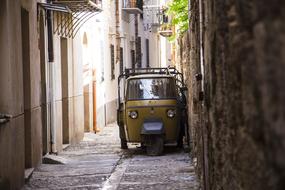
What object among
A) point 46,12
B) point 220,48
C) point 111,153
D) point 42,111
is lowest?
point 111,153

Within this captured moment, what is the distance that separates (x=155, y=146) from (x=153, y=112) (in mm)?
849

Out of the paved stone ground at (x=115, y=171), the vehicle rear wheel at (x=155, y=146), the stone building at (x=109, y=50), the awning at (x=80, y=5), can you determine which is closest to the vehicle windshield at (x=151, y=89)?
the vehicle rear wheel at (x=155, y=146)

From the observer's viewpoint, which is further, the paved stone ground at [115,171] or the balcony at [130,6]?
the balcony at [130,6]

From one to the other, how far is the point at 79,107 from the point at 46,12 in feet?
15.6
==
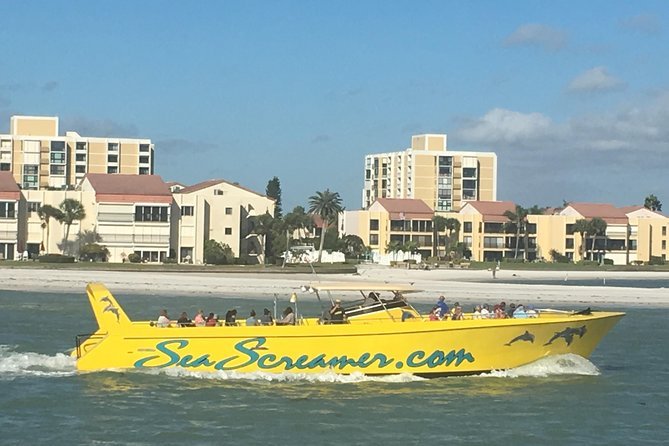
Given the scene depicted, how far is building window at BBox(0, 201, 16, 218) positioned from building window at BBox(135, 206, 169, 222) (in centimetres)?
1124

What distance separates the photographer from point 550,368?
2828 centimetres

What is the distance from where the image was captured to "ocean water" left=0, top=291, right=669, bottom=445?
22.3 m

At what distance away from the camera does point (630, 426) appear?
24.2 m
---
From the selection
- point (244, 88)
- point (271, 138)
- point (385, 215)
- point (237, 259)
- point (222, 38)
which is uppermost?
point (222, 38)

▸ **The exercise**
How many lines of the rows above contain the string "captured"? Matching is case-sensitive; reply with the number only.

▸ **Answer to this exercise**
2